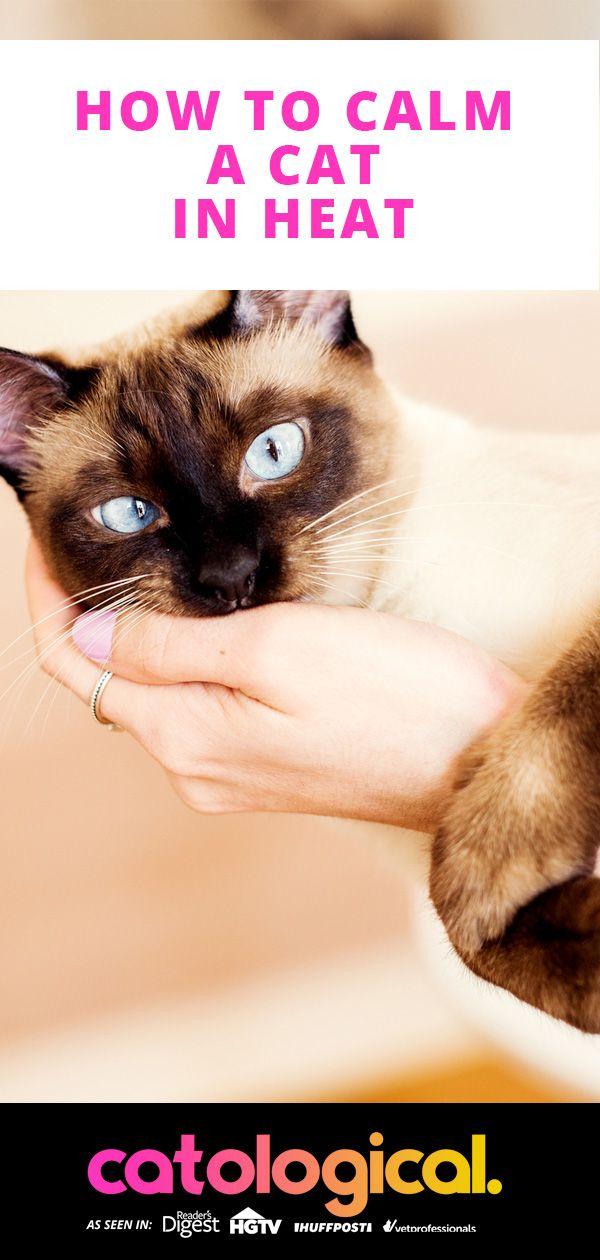 94470965032d1a15c44a34a24fe219ae - How Do You Get A Cat To Calm Down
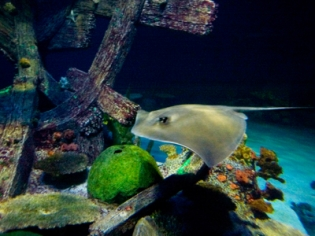 Sting Ray at Shark Reef Aquarium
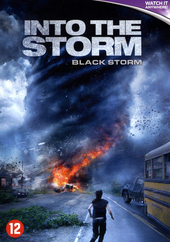 Into the storm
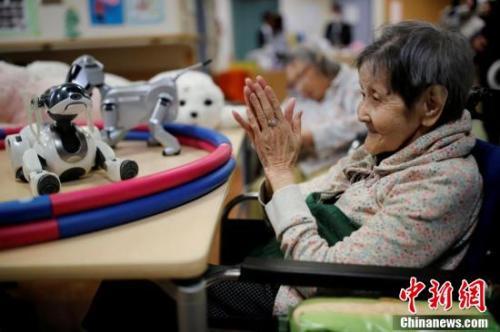 北京赛车pk10登录平台官网:中国老年人口已超2.4亿_用机器人养老靠谱吗?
=====
WHAT THE EXERCISE ASKS: Return an exact copy of the data above, apart from any pictures.

RESPONSE AREA:
 94470965032d1a15c44a34a24fe219ae - How Do You Get A Cat To Calm Down
 Sting Ray at Shark Reef Aquarium
 Into the storm
 北京赛车pk10登录平台官网:中国老年人口已超2.4亿_用机器人养老靠谱吗?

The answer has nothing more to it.